Updated

A Veterans Affairs hospital here has notified thousands of patients that their colonoscopies were performed with improperly sterilized equipment, officials said Monday.

The hospital urged about 3,260 patients who had colonoscopies between May 2004 and March 12 of this year to get tests for HIV, hepatitis and other diseases.

The VA insisted the risk of infection was minimal, saying the tubing that was improperly cleaned didn't make contact with patients.

It was the second recent announcement of errors during colonoscopies at VA facilities.

"The very notion that veterans have to contemplate this new reality now before them and visit special care clinics to undergo blood testing is stomach-turning," U.S. Rep.
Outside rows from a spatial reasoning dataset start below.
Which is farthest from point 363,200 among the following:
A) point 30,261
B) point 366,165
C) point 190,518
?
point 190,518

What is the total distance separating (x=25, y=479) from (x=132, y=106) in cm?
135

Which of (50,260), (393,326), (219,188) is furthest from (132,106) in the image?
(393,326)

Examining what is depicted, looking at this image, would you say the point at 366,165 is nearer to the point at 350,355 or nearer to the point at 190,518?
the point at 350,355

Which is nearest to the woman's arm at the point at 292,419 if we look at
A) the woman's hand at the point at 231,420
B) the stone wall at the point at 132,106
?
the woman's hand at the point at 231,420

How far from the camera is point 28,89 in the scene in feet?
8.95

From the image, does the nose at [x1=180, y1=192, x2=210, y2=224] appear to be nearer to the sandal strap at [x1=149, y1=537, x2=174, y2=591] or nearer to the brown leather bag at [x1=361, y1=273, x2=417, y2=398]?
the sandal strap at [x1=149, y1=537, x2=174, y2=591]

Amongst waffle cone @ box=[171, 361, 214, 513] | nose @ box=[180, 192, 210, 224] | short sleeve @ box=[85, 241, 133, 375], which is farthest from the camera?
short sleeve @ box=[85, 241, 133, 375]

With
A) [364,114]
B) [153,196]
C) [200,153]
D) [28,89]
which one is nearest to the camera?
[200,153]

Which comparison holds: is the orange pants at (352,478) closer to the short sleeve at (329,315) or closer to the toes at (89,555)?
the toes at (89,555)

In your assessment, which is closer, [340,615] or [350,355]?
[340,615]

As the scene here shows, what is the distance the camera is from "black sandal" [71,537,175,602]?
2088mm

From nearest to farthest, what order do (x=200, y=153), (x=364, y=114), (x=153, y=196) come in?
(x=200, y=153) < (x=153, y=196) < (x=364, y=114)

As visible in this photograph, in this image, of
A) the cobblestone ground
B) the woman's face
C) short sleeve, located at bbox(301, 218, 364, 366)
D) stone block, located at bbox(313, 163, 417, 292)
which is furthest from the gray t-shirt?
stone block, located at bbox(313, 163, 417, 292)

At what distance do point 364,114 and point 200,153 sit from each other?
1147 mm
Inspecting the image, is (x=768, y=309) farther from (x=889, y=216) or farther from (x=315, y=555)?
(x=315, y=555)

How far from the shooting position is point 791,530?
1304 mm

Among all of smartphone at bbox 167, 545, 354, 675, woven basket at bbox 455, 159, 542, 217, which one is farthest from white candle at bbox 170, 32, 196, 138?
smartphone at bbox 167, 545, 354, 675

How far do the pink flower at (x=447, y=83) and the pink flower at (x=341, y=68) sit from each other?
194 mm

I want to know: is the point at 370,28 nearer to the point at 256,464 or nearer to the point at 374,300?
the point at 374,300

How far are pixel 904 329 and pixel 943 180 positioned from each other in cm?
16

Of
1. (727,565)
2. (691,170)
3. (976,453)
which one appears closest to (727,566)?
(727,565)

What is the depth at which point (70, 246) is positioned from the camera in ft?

Kendrick Meek, D-Fla., said in a letter Monday to the VA's inspector general. "This information is shocking."

Meek urged a door-to-door campaign to alert veterans of the error.

"Although there is minimal risk, we feel that even a slight risk is unacceptable to the veterans we care for," said Susan Ward, a spokeswoman for the VA in Miami.

Last month, 6,378 patients at a clinic in Murfreesboro, Tenn., were told they may have been exposed to infectious body fluids during colonoscopies.

The VA said 1,800 veterans treated at an ear, nose and throat clinic in Augusta, Ga., were also alerted they could have been exposed to an infection due to improper disinfection of an instrument, though officials said the risk was "extremely small."

The VA hasn't said whether it expects more facilities to announce similar problems, though Meek cautioned the number of affected people "could quickly expand to include a much larger pool of people."

"That, somehow, these standard protocols were not followed will undoubtedly leave our veterans with serious misgivings about our VA system," he said.